Sparse models are desirable for many applications across diverse domains as
they can perform automatic variable selection, aid interpretability, and
provide regularization. When fitting sparse models in a Bayesian framework,
however, analytically obtaining a posterior distribution over the parameters of
interest is intractable for all but the simplest cases. As a result
practitioners must rely on either sampling algorithms such as Markov chain
Monte Carlo or variational methods to obtain an approximate posterior. Mean
field variational inference is a particularly simple and popular framework that
is often amenable to analytically deriving closed-form parameter updates. When
all distributions in the model are members of exponential families and are
conditionally conjugate, optimization schemes can often be derived by hand.

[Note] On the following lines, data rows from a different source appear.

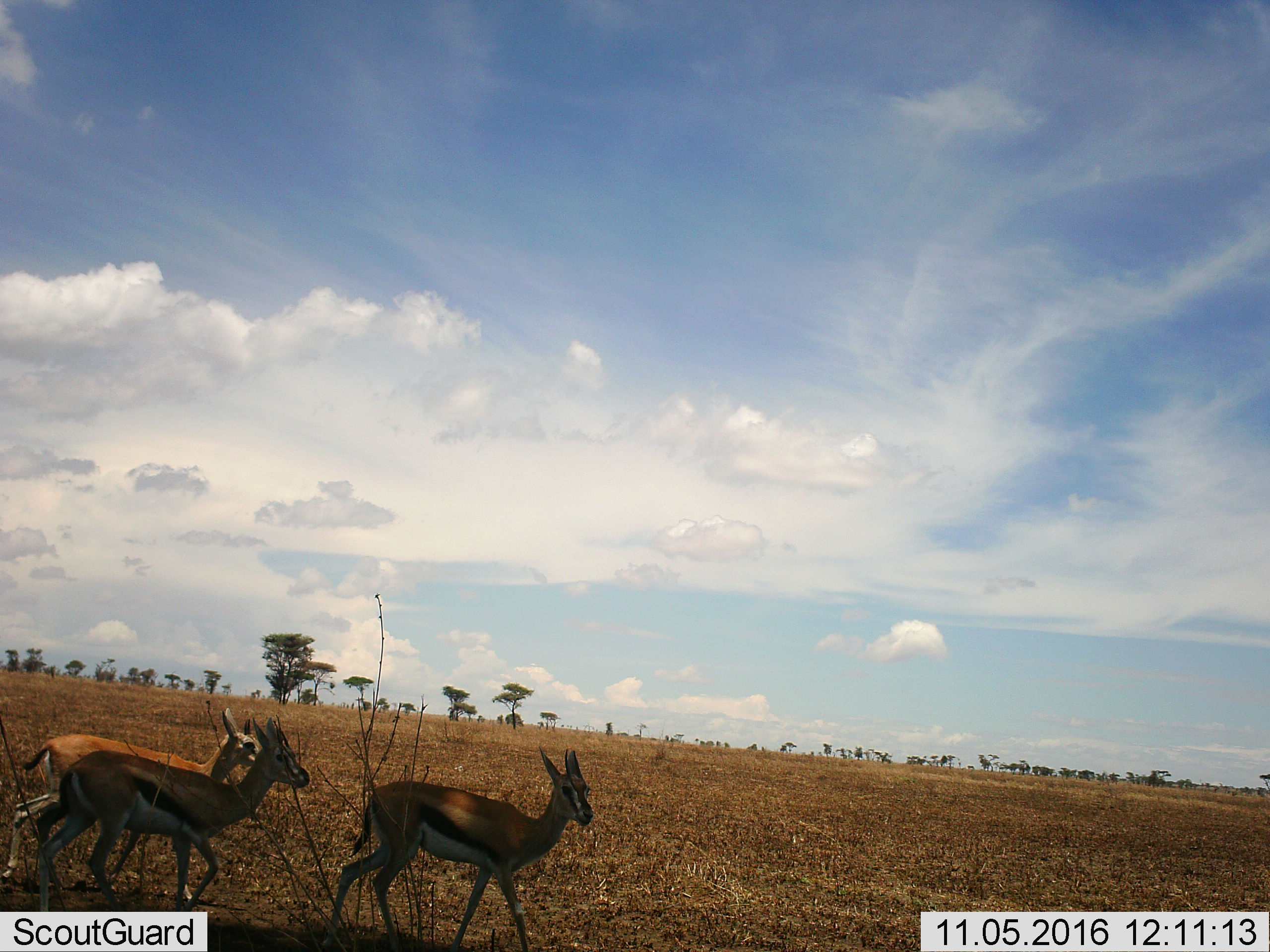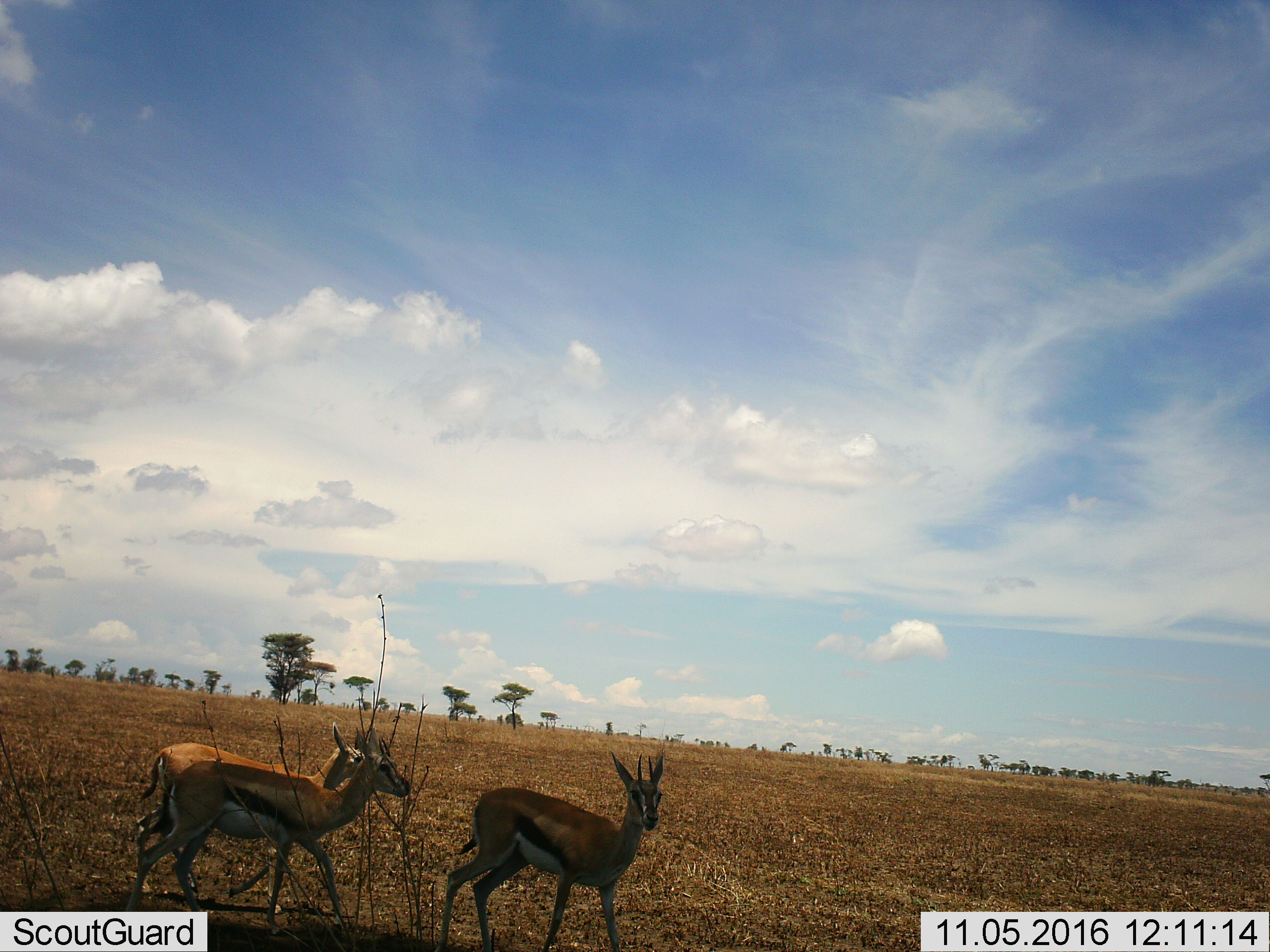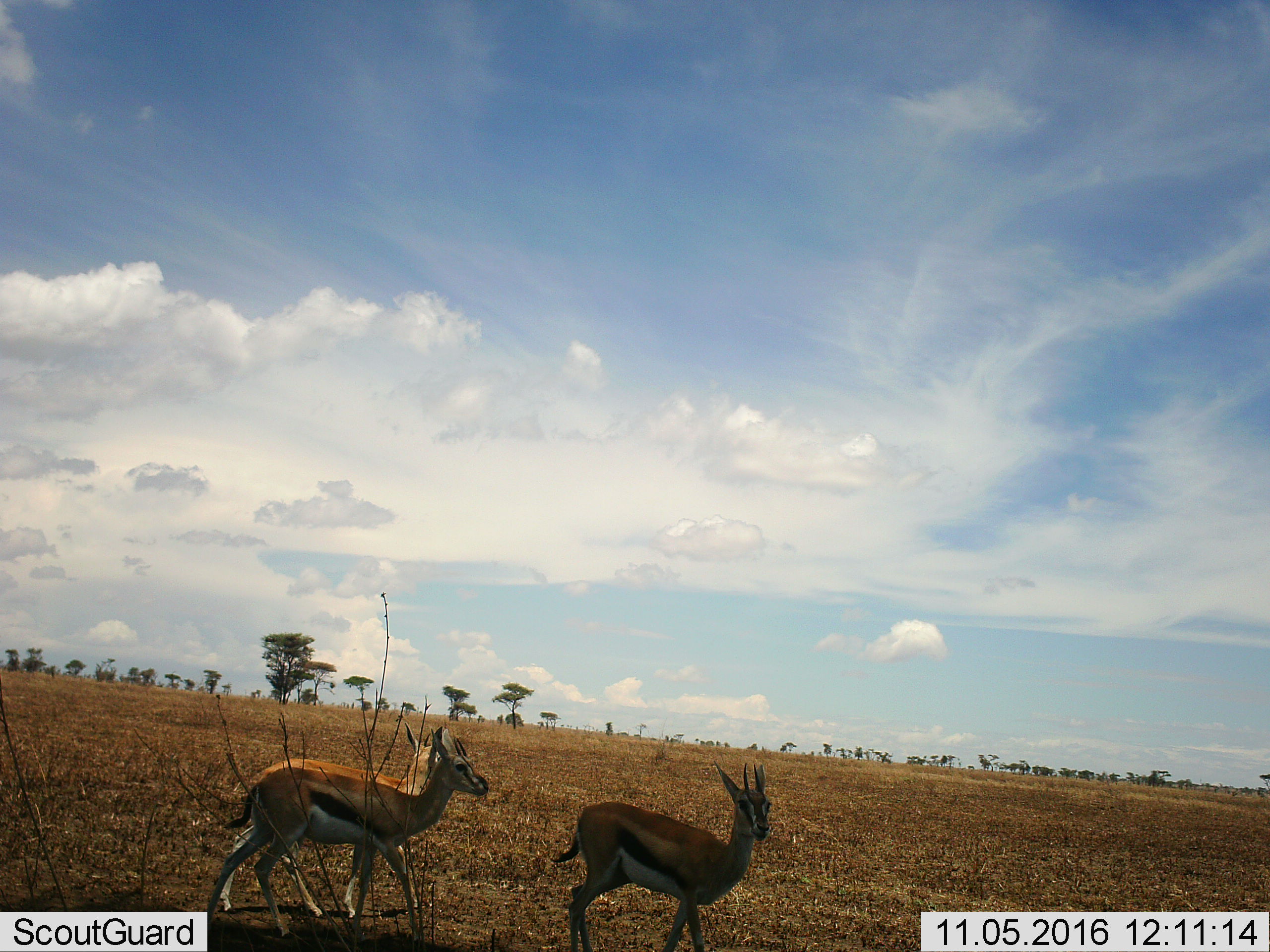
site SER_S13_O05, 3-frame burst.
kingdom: Animalia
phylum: Chordata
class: Mammalia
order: Artiodactyla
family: Bovidae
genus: Eudorcas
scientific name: Eudorcas thomsonii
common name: thomson's gazelle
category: gazellethomsons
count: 3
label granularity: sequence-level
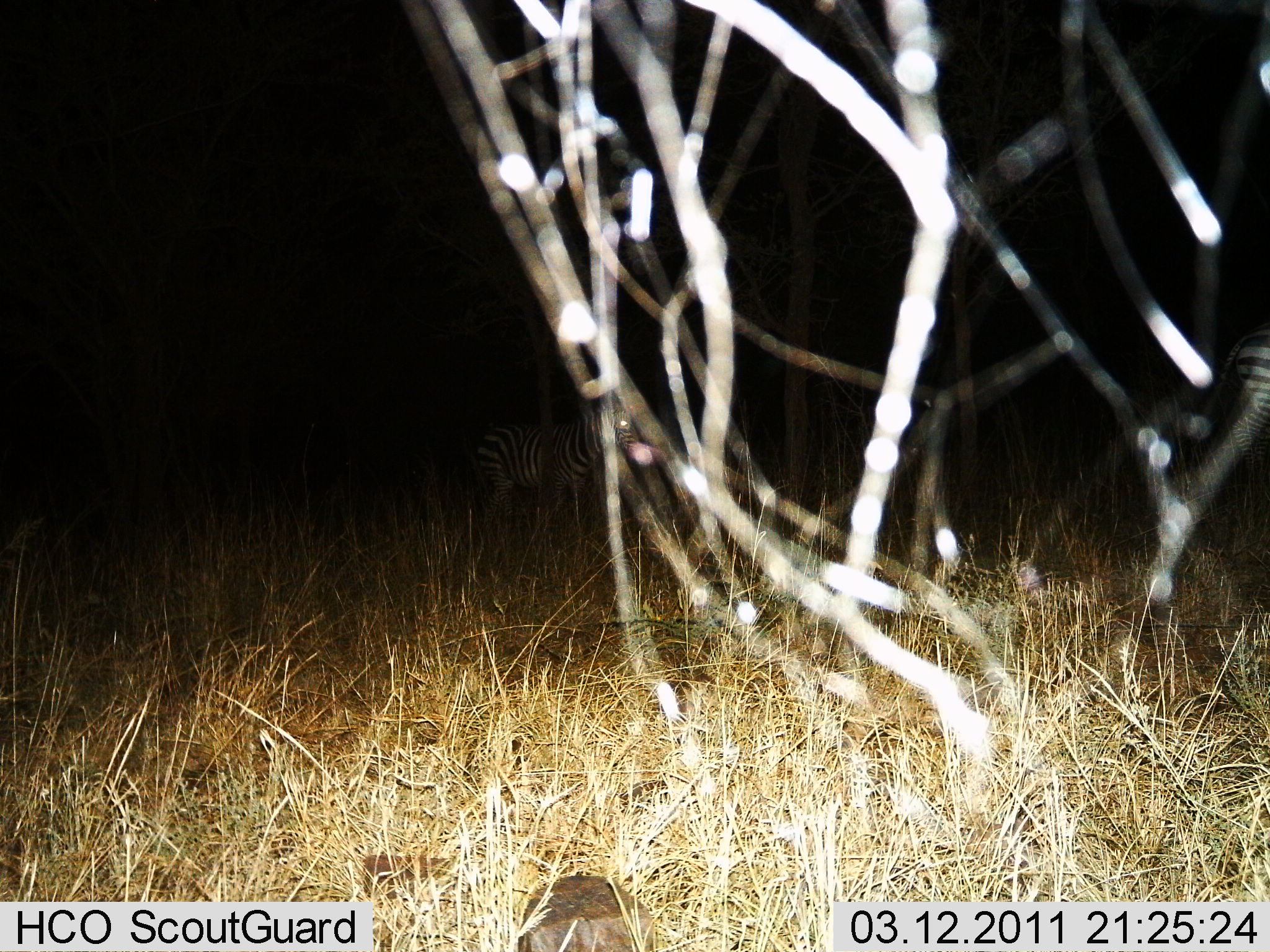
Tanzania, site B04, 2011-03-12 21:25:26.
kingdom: Animalia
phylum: Chordata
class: Mammalia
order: Perissodactyla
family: Equidae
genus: Equus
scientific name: Equus quagga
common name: plains zebra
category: zebra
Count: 2.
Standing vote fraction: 85%.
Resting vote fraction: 0%.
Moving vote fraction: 15%.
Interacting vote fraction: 0%.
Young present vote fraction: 0%.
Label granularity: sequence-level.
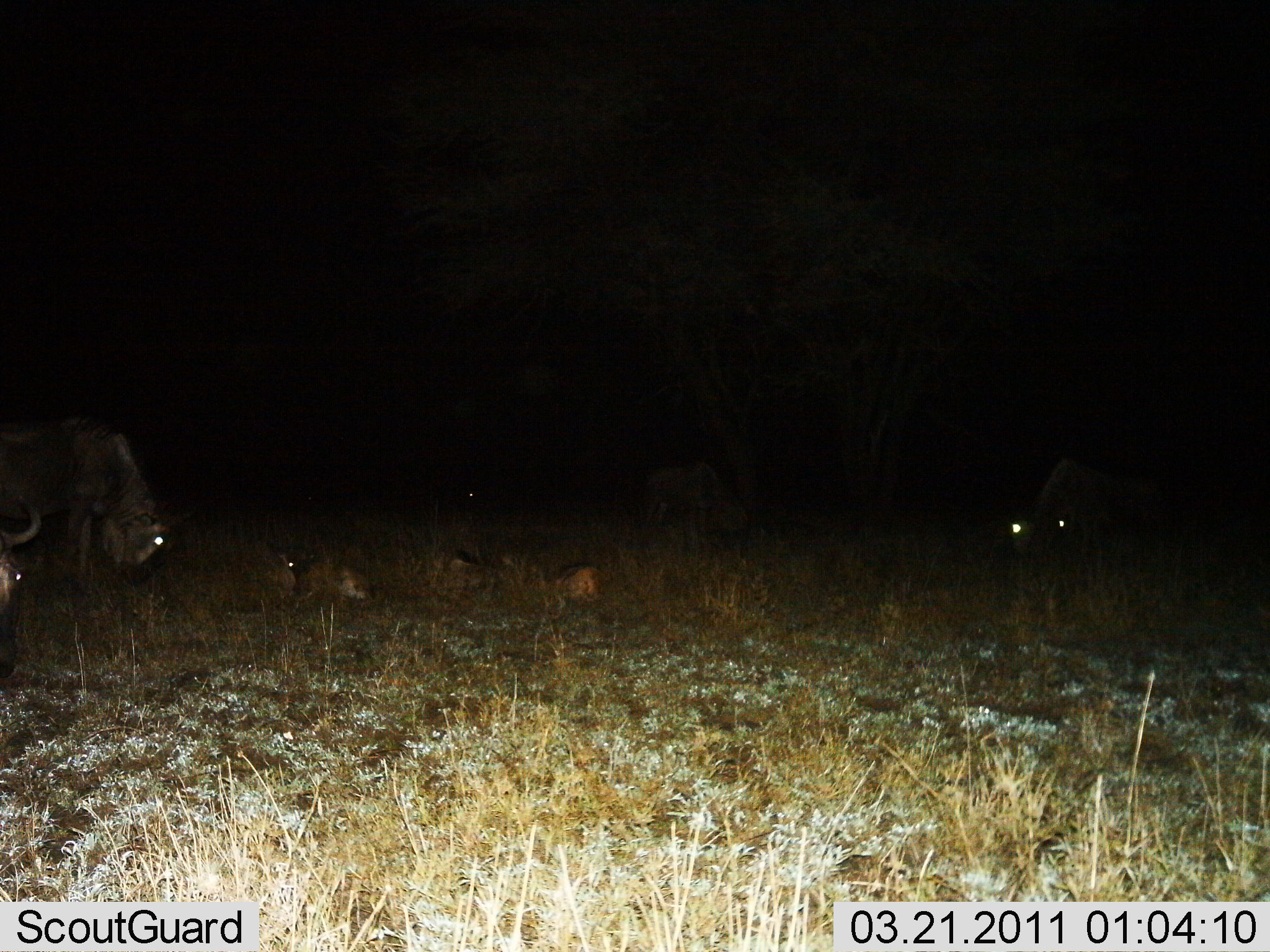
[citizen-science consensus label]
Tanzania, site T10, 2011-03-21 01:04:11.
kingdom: Animalia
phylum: Chordata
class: Mammalia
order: Artiodactyla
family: Bovidae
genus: Connochaetes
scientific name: Connochaetes taurinus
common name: blue wildebeest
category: wildebeest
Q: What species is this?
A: Wildebeest (blue wildebeest) (Connochaetes taurinus).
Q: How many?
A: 5.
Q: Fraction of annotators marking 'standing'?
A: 58%.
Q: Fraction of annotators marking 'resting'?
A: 42%.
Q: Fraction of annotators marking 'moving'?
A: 0%.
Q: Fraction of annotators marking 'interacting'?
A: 0%.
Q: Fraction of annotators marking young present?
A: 8%.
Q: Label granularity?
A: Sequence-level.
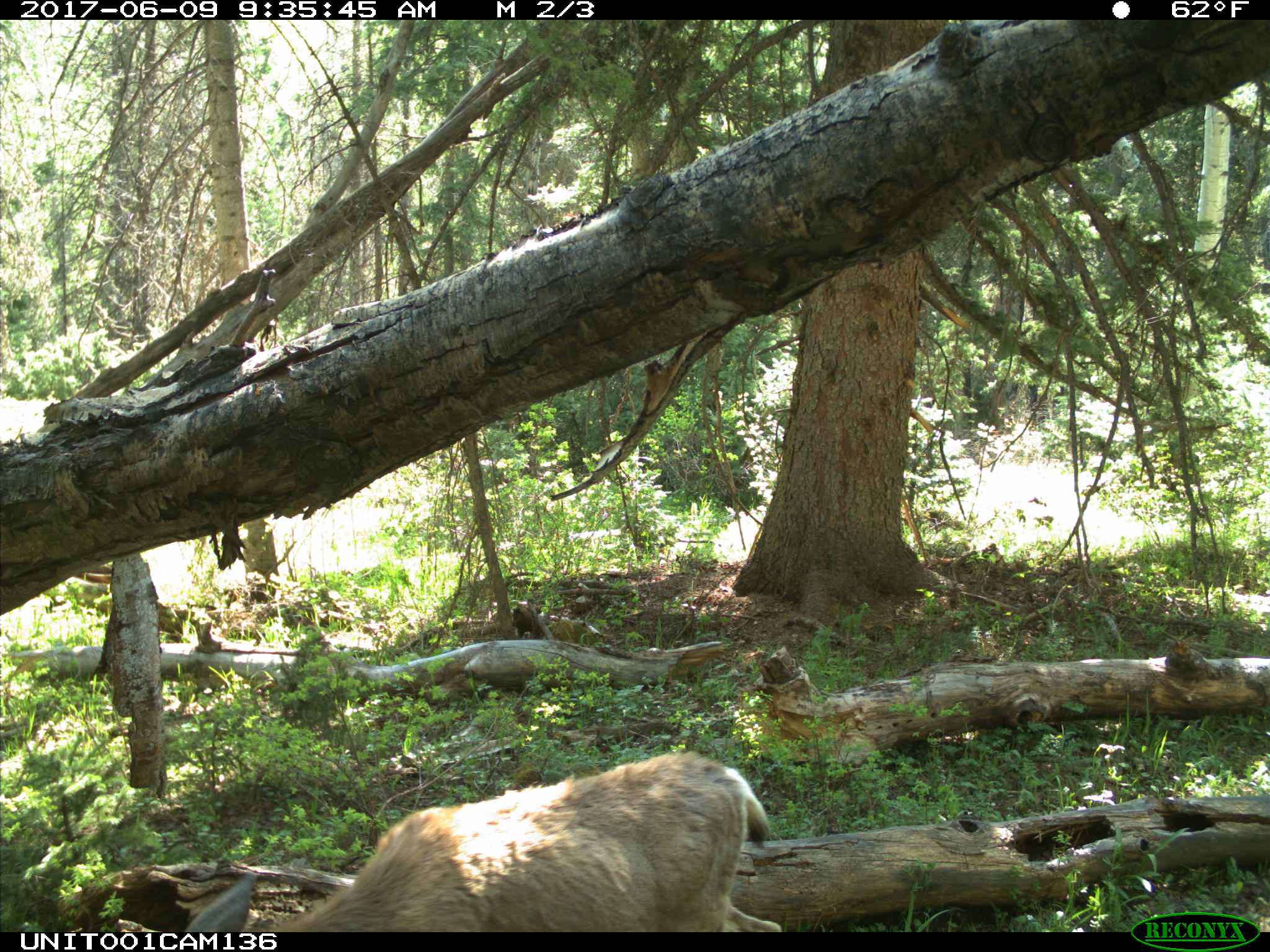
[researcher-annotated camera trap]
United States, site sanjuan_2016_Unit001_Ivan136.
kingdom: Animalia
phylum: Chordata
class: Mammalia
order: Artiodactyla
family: Cervidae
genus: Odocoileus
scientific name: Odocoileus hemionus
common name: mule deer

Yet, I show that using standard mean field variational inference can fail to
produce sensible results for models with sparsity-inducing priors, such as the
spike-and-slab. Fortunately, such pathological behavior can be remedied as I
show that mixtures of exponential family distributions with non-overlapping
support form an exponential family. In particular, any mixture of a diffuse
exponential family and a point mass at zero to model sparsity forms an
exponential family. Furthermore, specific choices of these distributions
maintain conditional conjugacy. I use two applications to motivate these
results: one from statistical genetics that has connections to generalized
least squares with a spike-and-slab prior on the regression coefficients; and
sparse probabilistic principal component analysis. The theoretical results
presented here are broadly applicable beyond these two examples.